如何知道哪个计数查询最快? [英] How to know which count query is the fastest?

查看:29
本文介绍了如何知道哪个计数查询最快?的处理方法,对大家解决问题具有一定的参考价值,需要的朋友们下面随着小编来一起学习吧!

问题描述

我一直在探索最近版本的 Spark SQL 2.3.0-SNAPSHOT 中的查询优化,并注意到语义相同查询的不同物理计划.

I've been exploring query optimizations in the recent releases of Spark SQL 2.3.0-SNAPSHOT and noticed different physical plans for semantically-identical queries.

假设我必须计算以下数据集中的行数:

Let's assume I've got to count the number of rows in the following dataset:

val q = spark.range(1)

我可以按如下方式计算行数:

I could count the number of rows as follows:

  1. q.count
  2. q.collect.size
  3. q.rdd.count
  4. q.queryExecution.toRdd.count

我最初的想法是,它几乎是一个恒定的操作(肯定是由于本地数据集),不知何故已被 Spark SQL 优化并立即给出结果,尤其是.第一个 Spark SQL 完全控制查询执行.
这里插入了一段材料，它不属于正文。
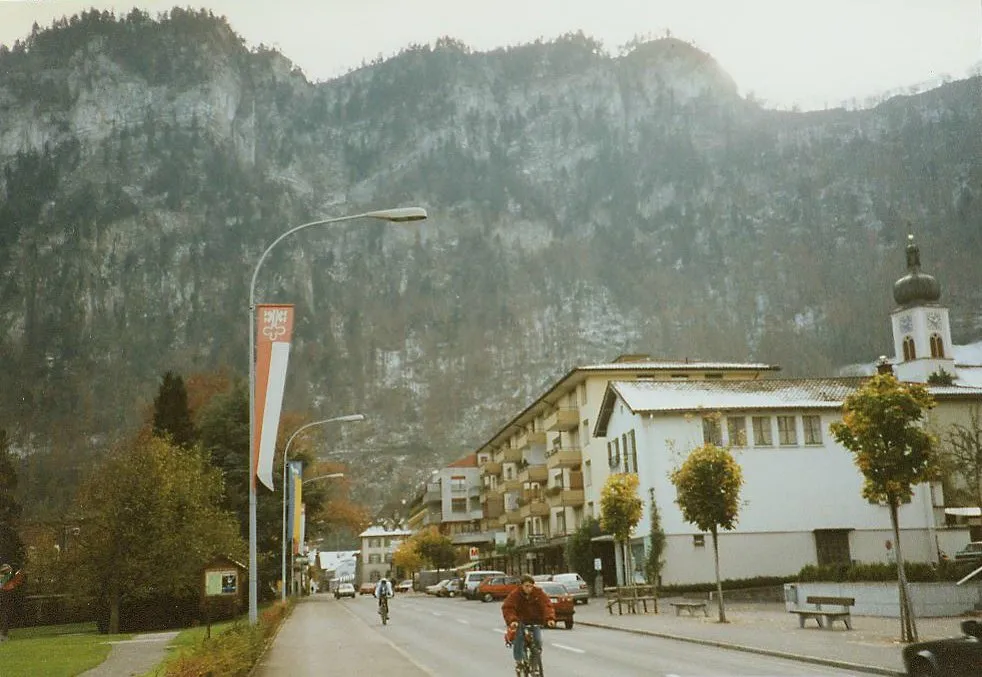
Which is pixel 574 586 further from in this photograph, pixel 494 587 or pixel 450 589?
pixel 450 589

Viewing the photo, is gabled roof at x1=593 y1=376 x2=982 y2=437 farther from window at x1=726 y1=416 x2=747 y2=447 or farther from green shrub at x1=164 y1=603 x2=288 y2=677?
green shrub at x1=164 y1=603 x2=288 y2=677

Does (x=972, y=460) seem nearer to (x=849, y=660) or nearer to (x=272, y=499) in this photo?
(x=849, y=660)

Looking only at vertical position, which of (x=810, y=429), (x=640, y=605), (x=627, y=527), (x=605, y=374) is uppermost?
(x=605, y=374)

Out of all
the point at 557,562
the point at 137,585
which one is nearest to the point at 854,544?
the point at 557,562

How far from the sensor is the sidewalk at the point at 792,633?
19609mm

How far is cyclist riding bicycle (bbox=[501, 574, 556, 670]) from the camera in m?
15.9

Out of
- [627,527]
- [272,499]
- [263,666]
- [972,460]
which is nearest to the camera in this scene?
[263,666]

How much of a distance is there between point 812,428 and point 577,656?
36250 millimetres

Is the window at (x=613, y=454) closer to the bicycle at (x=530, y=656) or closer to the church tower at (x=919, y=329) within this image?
the church tower at (x=919, y=329)

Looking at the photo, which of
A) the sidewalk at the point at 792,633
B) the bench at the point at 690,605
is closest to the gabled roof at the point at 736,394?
the sidewalk at the point at 792,633

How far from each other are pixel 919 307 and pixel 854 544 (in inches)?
1936

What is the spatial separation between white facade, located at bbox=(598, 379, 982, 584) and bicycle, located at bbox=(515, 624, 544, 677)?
38287 millimetres

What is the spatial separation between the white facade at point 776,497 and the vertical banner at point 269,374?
1394 inches

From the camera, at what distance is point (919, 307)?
9581 centimetres
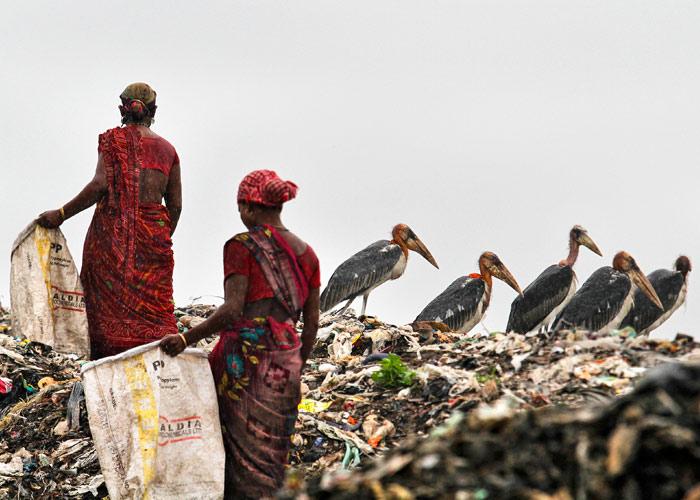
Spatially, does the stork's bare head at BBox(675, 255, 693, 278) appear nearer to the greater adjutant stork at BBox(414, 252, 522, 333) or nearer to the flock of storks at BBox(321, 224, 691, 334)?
the flock of storks at BBox(321, 224, 691, 334)

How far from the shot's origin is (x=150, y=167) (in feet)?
25.5

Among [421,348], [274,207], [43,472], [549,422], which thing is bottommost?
[43,472]

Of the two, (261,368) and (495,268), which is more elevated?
(261,368)

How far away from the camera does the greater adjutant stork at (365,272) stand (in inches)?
683

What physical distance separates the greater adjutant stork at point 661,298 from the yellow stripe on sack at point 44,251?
963cm

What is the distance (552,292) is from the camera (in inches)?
624

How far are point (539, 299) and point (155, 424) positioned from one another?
→ 10.3 metres

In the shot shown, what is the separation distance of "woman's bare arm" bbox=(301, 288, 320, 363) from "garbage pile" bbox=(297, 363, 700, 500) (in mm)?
2448

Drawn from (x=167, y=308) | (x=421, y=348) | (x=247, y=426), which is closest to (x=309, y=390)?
(x=421, y=348)

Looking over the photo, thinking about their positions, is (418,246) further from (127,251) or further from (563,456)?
(563,456)

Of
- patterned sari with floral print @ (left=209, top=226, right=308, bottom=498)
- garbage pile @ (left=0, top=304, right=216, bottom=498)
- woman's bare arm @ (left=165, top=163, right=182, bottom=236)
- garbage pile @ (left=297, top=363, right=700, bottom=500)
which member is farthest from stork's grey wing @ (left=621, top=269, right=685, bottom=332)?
garbage pile @ (left=297, top=363, right=700, bottom=500)

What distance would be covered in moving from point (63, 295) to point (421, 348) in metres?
3.11

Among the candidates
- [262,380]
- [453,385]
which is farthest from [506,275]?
[262,380]

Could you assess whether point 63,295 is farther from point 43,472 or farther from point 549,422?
point 549,422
My initial thought was that it's almost a constant operation (surely due to a local dataset) that would somehow have been optimized by Spark SQL and would give a result immediately, esp. the 1st one where Spark SQL is in full control of the query execution.

查看查询的物理计划后,我相信最有效的查询将是最后一个:

Having had a look at the physical plans of the queries led me to believe that the most effective query would be the last:

q.queryExecution.toRdd.count

原因是:

  1. 它避免从 InternalRow 二进制格式反序列化行
  2. 查询是代码生成的
  3. 只有一个阶段的工作
  1. It avoids deserializing rows from their InternalRow binary format
  2. The query is codegened
  3. There's only one job with a single stage

物理计划就是这么简单.

The physical plan is as simple as that.

我的推理正确吗?如果是这样,如果我从外部数据源(例如文件、JDBC、Kafka)读取数据集,答案是否会有所不同?

Is my reasoning correct? If so, would the answer be different if I read the dataset from an external data source (e.g. files, JDBC, Kafka)?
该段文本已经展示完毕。